Who is the official nemesis bird if Pablo Torre finds out?
Well, I haven't told you
because I haven't introduced you yet to the absolute goat of birding. The former senior inspector for the u.s state department is this guy named peter kasner
it work better with the reading glasses or not i would say without just because it has some shine okay my name is peter kasner
so the greatest bird watcher alive is an actual spy not a spy but inspector kaisner did tell me that he's not a spy but he's an he's an inspector that after 36 years working in the foreign service living in places from Afghanistan to India.
I was in a fairly high-stress business as a diplomat, and I found that whether I was dealing with a plane crash or visiting an American in jail or talking to a family of a deceased American, getting out in nature was just a wonderful way to disconnect, to refresh, to re-energize my spirit and
just enjoy.
So just as a matter of scouting here, what makes Inspector Kasner the goat?

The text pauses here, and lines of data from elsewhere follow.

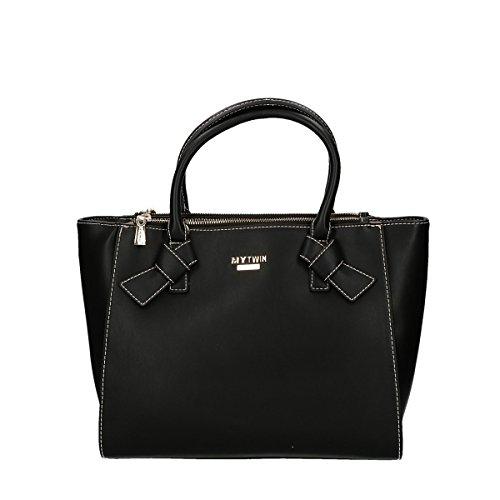 Twin set handbag with belt black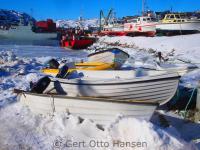 <h5>Qaqortoq</h5><p>Dette smukke billede er taget af Gert Otto Hansen. © Gert Otto Hansen</p>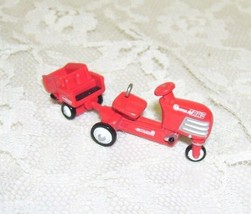 1999 Hallmark Kiddie Car Murray Tractor and Cart Miniature - $18.69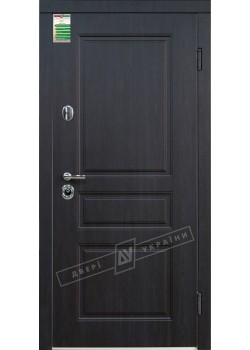 Двери Прованс 2 БС3 Kale Двери Украины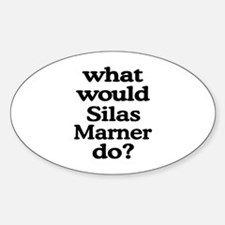 Silas Marner Oval Decal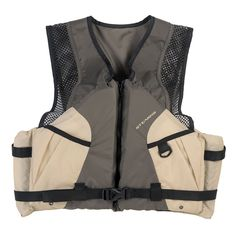Stearns 2220 Comf... is now available at Outdoorsman USA! Check it out here. http://outdoorsman-usa.myshopify.com/products/stearns-2220-comfort-series-life-vest-tan-medium?utm_campaign=social_autopilot&utm_source=pin&utm_medium=pin
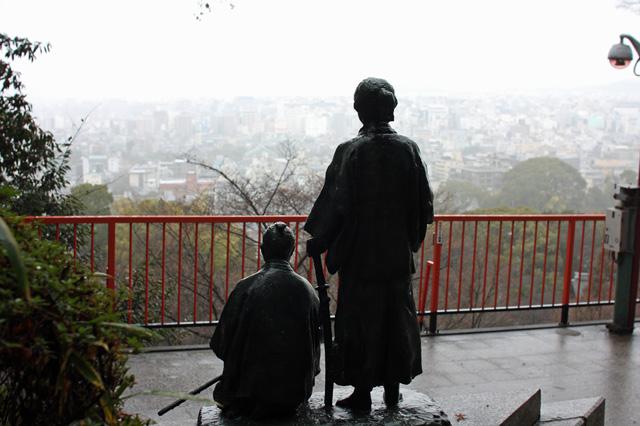 龍馬と慎太郎の銅像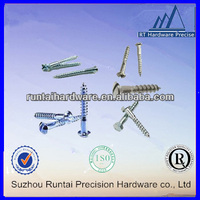 high quality decorative screw fasteners with low price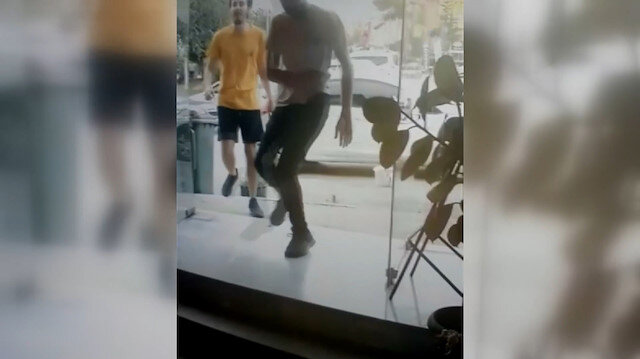 Kaymakamın oğlunun öldüğü kavga güvenlik kamerasında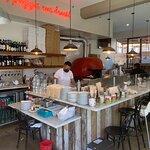 Il Casaro Pizzeria and Mozzarella Bar照片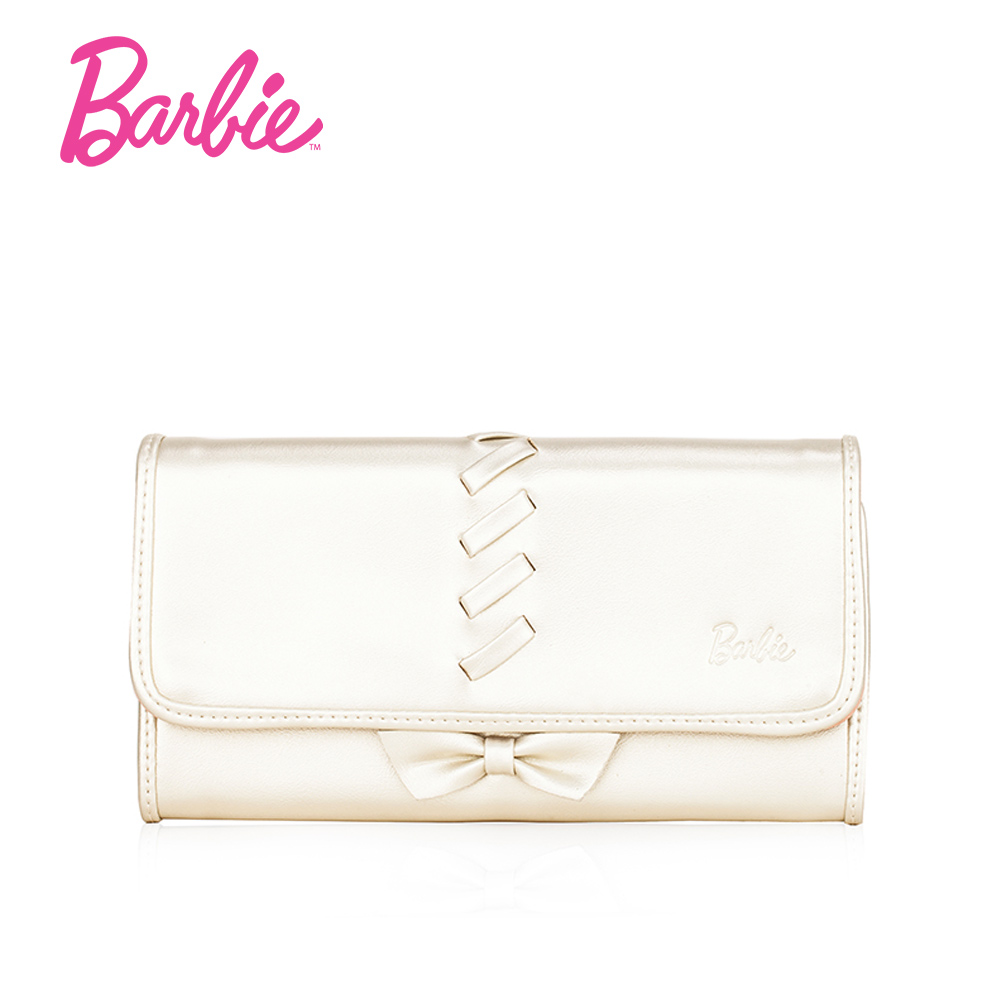 Barbie Bowknot Women Wallet And Purses Female Large Hasp Long Vintage Wallet High Quality PU Leather Credit Card Holder for Lady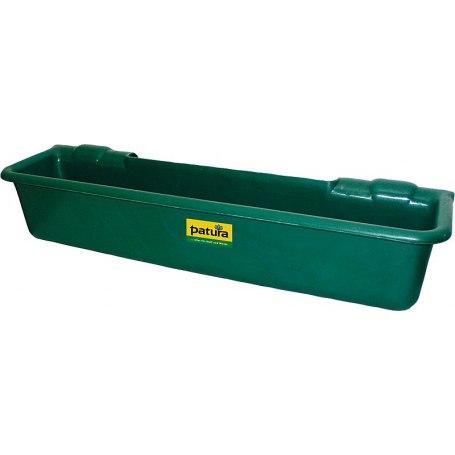 Kunststoff-Langtrog, 50 Liter, zum Einhängen in Rohre
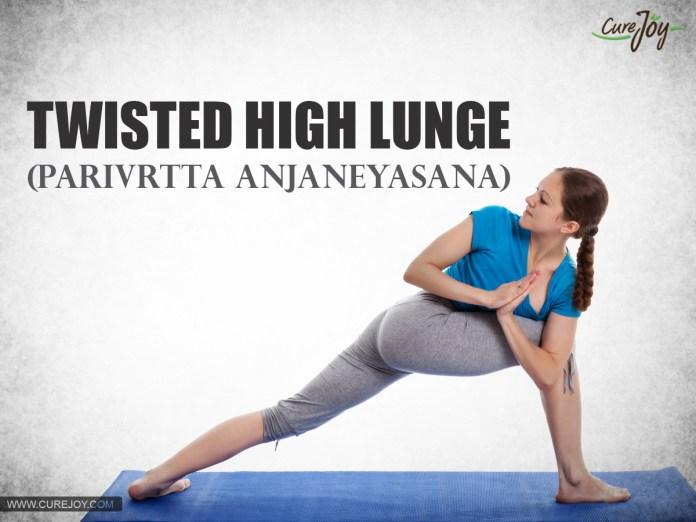 11-Twisted-high-lunge-(Parivrtta-Anjaneyasana)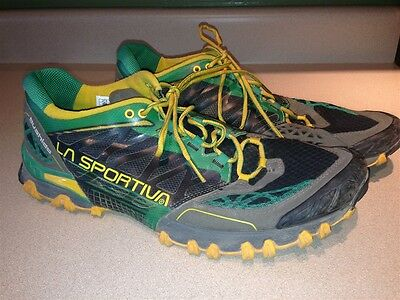 La Sportiva Bushido Shoes Green Yellow Gray Men's EUR 44.5 US 11 Running Jogging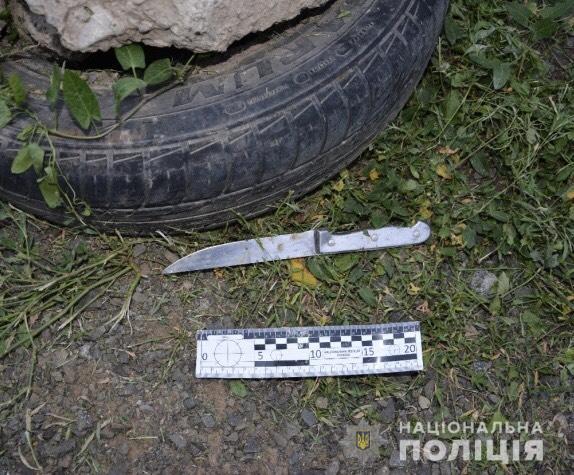 Поліція затримала раніше судимого чоловіка, який вбив мешканця Минаю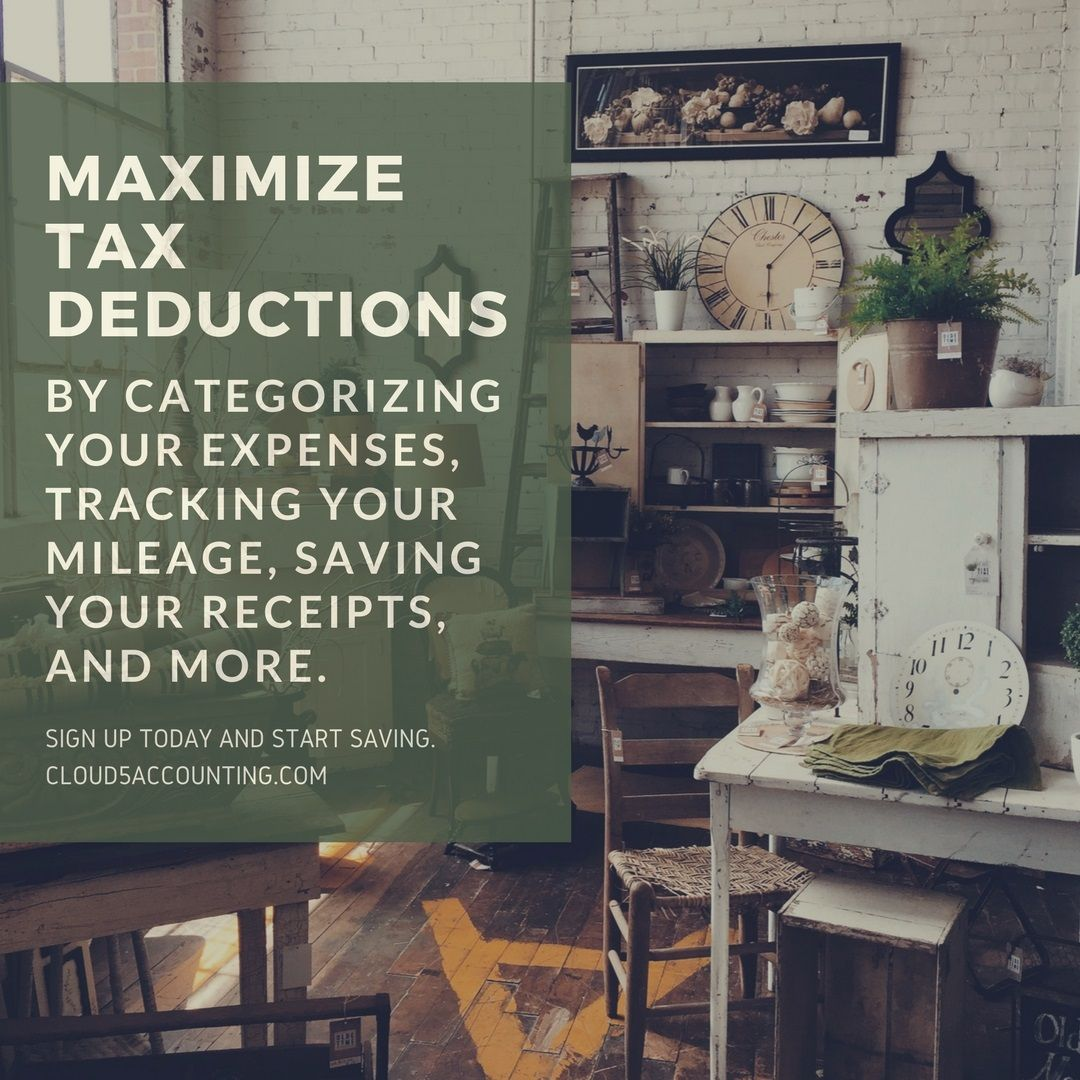 By Categorizing Your Expenses Tracking Your Mileage Saving Your Receipts And More You Can Maxim Instagram Posts Instagram Post Template Personal Library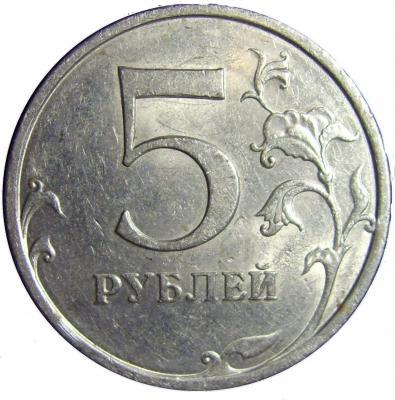 55012.jpg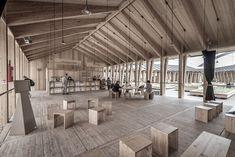 Herzog & de Meuron . Slow Food Pavilion . Milan (27)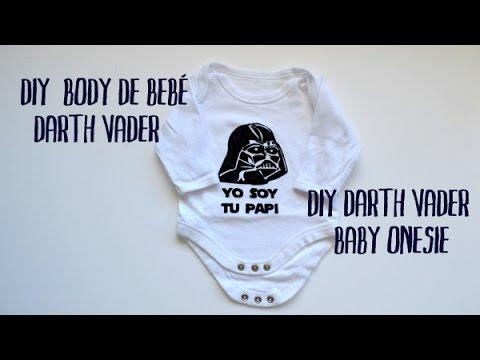 DIY body de bebé Darth Vader - DIY Darth Vader baby onesie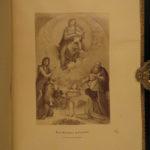 1866 1ed EXQUISITE Raphael Italian ART Painting Illustrated English Fine BINDING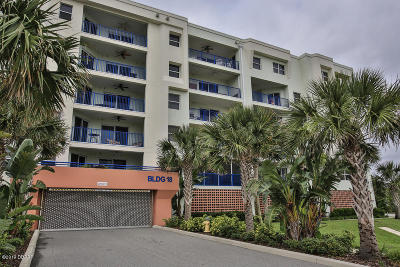 New Smyrna Beach Condo/Townhouse For Sale: 5300 S Atlantic Avenue #18505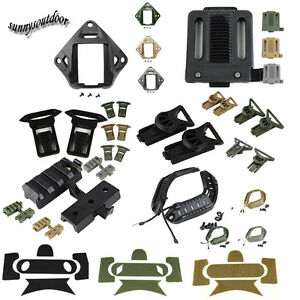 Tactical Fast Helmet Accessory ABS Buckle Picatinny Adapter Ops Core VAS Shroud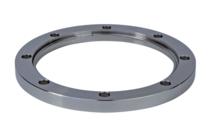 ISO-K Rotatable Bolt Ring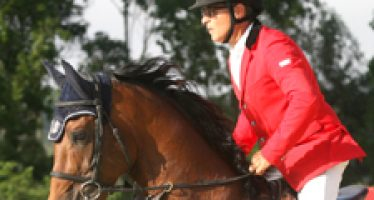 """Rey de Gozón"" gana en Equus-Duri un Gran Premio con dominio CDE"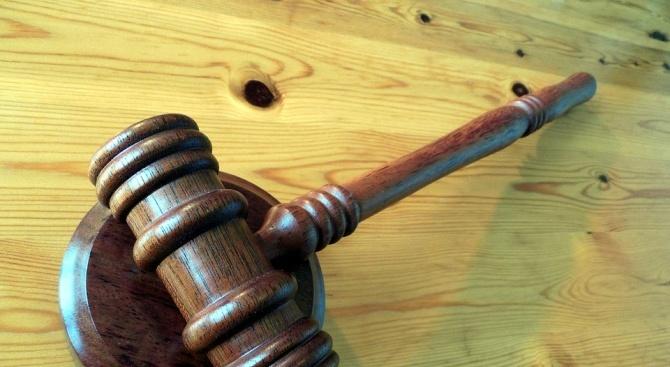 Условна присъда получи лихвар, отпускал заеми с 50% лихва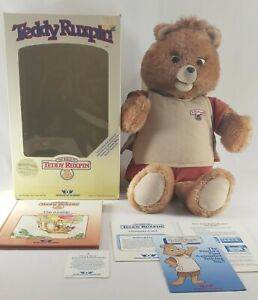 "Vintage 1985 Alchemy Teddy Ruxpin Talking Doll Bear Worlds of Wonder 16"" Tested"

So Inspector Kaisner is the world's preeminent big lister.
I am kind of crazy about numbers.
I have always had a real connection with numbers and I don't know why. If I'm tuning a radio and the the proper volume is at number 13, I'll change it to 15 or 10 or 12
because
I can't have it stop on a prime number.
It's just not right.
It's got to be an even number. It's got to be divisible by five.
10. I mean, 10 would be perfect.
So, I mean, it's just an affliction that I have. But to me, 10,000 is like the ultimate.
And it's interesting because
it's resonated a lot in the birding community. I think a lot of people see that as not the holy grail, but certainly
an almost unattainable
goal.
10,000?
Like, we should just do the math here for a second because how old, Mickey, is Inspector Kasner? Inspector Kaysner is 72 years old. Okay, so let me just do some math here, right? So 72, 365.
All right, so we're looking at 26,298 days. Oh, and also he said that he started burning at four years old.
Sorry, so take that out. Excuse me, yeah, 365 times four minus that.
Okay. I'm taking out 1461.
Inspector Kaysner
has spent 24,837 bird-watching days on Earth, which means that 10,000. I mean,
he's saying that he intends to see a new bird species every other day for the span of his entire life,
which seems, needless to say, impossible. It does, but you got to realize that this guy is in the Guinness Book of World Records.
He was the first person to see an example of every single bird family in the wild. And he's also like the only recreational birder who's ever discovered an actual new species of bird.
He discovered this bird called the Cundina Marca ant pitta in Colombia.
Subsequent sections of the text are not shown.